- Old, familiar physical and emotional responses to bullying are waiting in the wings, despite our awareness and efforts.
- A lingering sense of trauma is not always a fully satisfying way to explain our responses to situations that recall old dynamics.
- Modern culture dichotomizes, often employing reductionist emotional short-hand to explain and position us to our feelings.
- Dichotomous cultural narratives may make it difficult to put personal triumphs (which belong to subjective narratives) in the "win" column.
“I was bullied.”
So begins the preface to books and workbooks I have written on bullying. Researching and writing them helped me explore my own experience, and was both my process and its resolution. It was also, I believed, my emotional vaccination.
Not so. Recently, I was blindsided by bullying from a different angle. Rather than being the target of malicious abuse, I was collateral damage. It didn't matter that I was uninvolved in the conflict, or that I barely knew the aggressor.
The circumstances were hardly unique: cruel web representations of someone dear to me, followed by a smear campaign. My sympathies went out to her, as did I. Having been grazed by "abuse-through-association," I readily agreed to help when she asked for assistance with a task. I had no forewarning of how fully that put me in the crossfire, or that the first aggressive salvo would knock the wind out of me. (As has happened to innumerable others who have shared their second-time-around bullying stories with me.)
Predictably, follow-up cyber-aggressions were posted to multiple social media outlets, and I was sent texts with the links. The heightening of aggression was not unexpected, although still-noticeable physical reverberations (especially the momentary quickening in my breast each time a ping on my phone signaled an in-coming rant) were. While not debilitating, they were uncomfortable—perhaps more so because I could not simply chalk them up to PTSD.

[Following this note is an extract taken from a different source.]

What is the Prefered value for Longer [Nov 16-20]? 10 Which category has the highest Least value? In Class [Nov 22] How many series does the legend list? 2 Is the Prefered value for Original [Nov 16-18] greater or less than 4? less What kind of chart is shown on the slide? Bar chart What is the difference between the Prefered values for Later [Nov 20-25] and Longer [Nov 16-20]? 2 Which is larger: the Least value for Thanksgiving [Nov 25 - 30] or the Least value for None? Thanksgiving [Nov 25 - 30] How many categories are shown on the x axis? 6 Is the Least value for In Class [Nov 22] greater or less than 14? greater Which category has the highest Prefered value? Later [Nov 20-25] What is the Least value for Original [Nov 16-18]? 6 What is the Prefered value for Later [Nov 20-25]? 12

For reasons that were unclear, this potentially legitimate explanation (PTSD) was not fully satisfying. Some other dynamic seemed in play, for even though I soon recognized that the assault was a social sucker-punch, that shift in perspective did not assuage my dis-ease. Instead, I found my thoughts (and reappraisals) being pulled into the meta-pattern of 21st-century thinking: dichotomizing. Our drive for faster, streamlined, more effective movement in the world has resulted in an increasingly parsed "emotional shorthand." We oversimplify our grasp of situations by ordering and processing them in terms of yes/no; good/bad; winner/loser; us/them; facts/theories; stay/go; and 0/1: the binary language of code used by computers.

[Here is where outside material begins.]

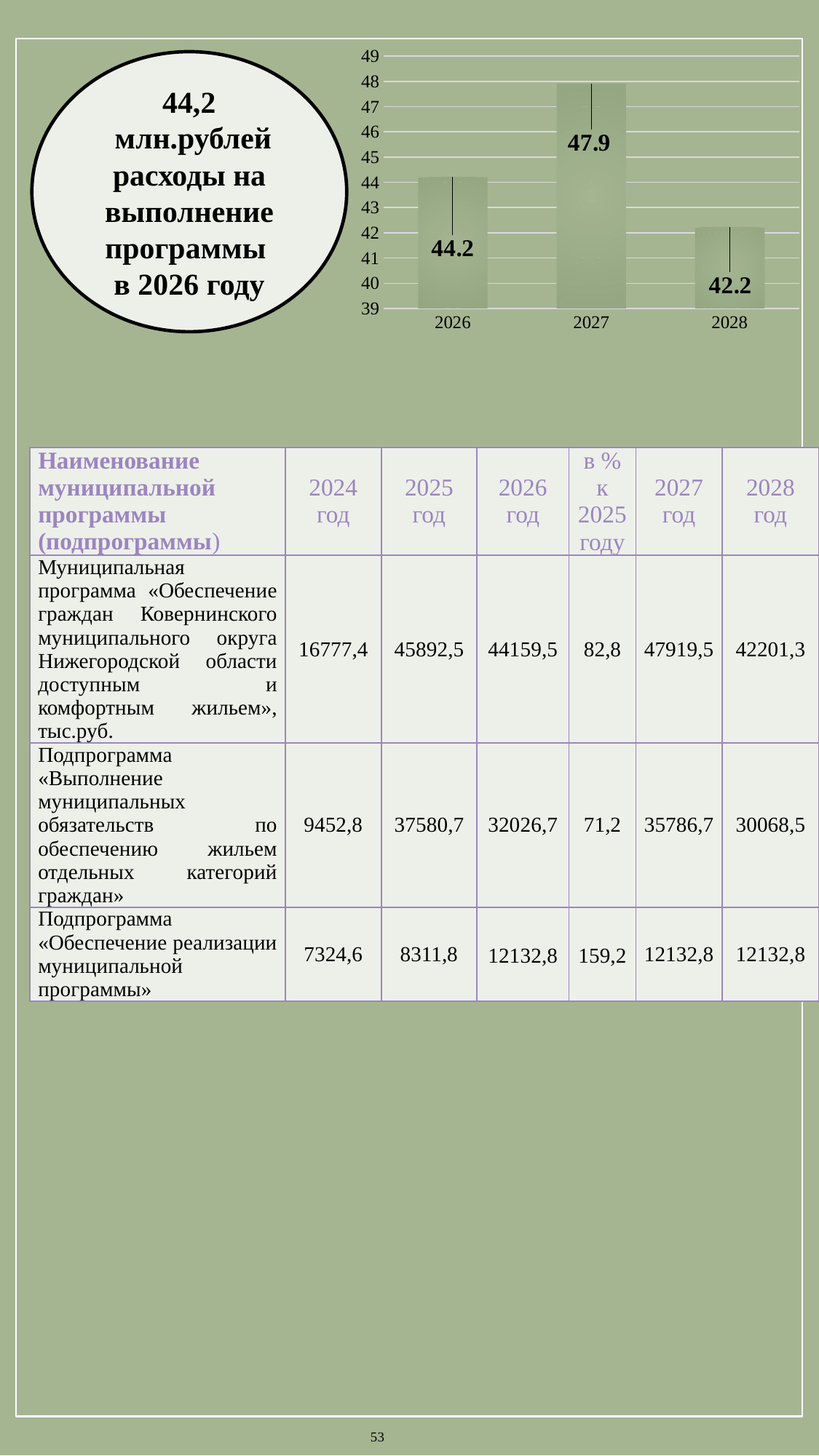
What type of chart is shown on the slide? bar chart What is the difference between the values for 2027 and 2028 in the bar chart? 5.7 How many bars are shown in the chart? 3 What is the value shown for 2028 in the bar chart? 42.2 Does the value in the bar chart rise or fall from 2027 to 2028? fall What is the value shown for 2026 in the bar chart? 44.2 Which year has the lowest bar in the chart? 2028 What is the difference between the values for 2027 and 2026 in the bar chart? 3.7 Which is larger in the bar chart, the value for 2026 or the value for 2028? 2026 Which year has the highest bar in the chart? 2027 Is the value for 2027 in the bar chart greater or less than 46? greater What is the value shown for 2027 in the bar chart? 47.9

Once I factored this cultural undertow into my process, my dis-ease seemed clear: My shift in perspective could not readily put me in the “win” column. In fact, it was in danger of being reduced, reformatted, and condensed into a less than accurate binary narrative.
How to avoid this urge, and safeguard space for the "in-between" positions that are, in themselves, victories? To cordon off and advocate for the gray area that integrates and enriches black and white alike? (If nothing else, our increasingly reductionist two-party political system clearly illustrates the problems that arise from binary thinking, as does cancel culture.)
On an individual level, the increasing difficulty in recognizing subtleties and blurred lines challenges our ability to both mediate and coherently narrate our experiences. The upshot: Finding oneself in a subordinate position (in relation to social power) and on the receiving end of aggression makes it increasingly difficult to move past self-blame, low self-esteem, depression, anger, and shame. (Are subjective triumphs worthy of pride? Is there genuine dignity to be had in overcoming? In simply surviving?)
Consider these "shorthand" narratives:
- "If I don't stand up for myself people won't respect me," vs. "People respect me. My friends and I roll our eyes over the situation as we order drinks."
- "Getting past self-doubt is not something I can do," vs. "Overcoming self-doubt is not hard, especially if you 'have a life.'"
- "It is mostly my fault, I should have..." vs. "It is his/her fault (no way you can put this on me)."
- "I am a hot mess," vs. "Very little phases me—I am a grown up, and can handle difficult situations."
- "I can't stop thinking about it," vs. "I haven't had time to give it a second thought."
The middle ground, the indeterminate, grey area that refuses any binary structuring of knowledge is all but precluded by an attenuation of the process of "processing" itself.
An ability to re-position ourselves to our experiences, and to re-define ourselves in terms of this re-positioning, is a critical emotional skill. But if that process is increasingly whittled down to a choice between one over-determined self-story or another, we are less and less able to see our behaviors—and ourselves—as anything other than shameful or deservedly proud.
What we are left with—an awareness of this dynamic—seems a tenuous base from which to challenge binaries, and begin rehabilitating the gray.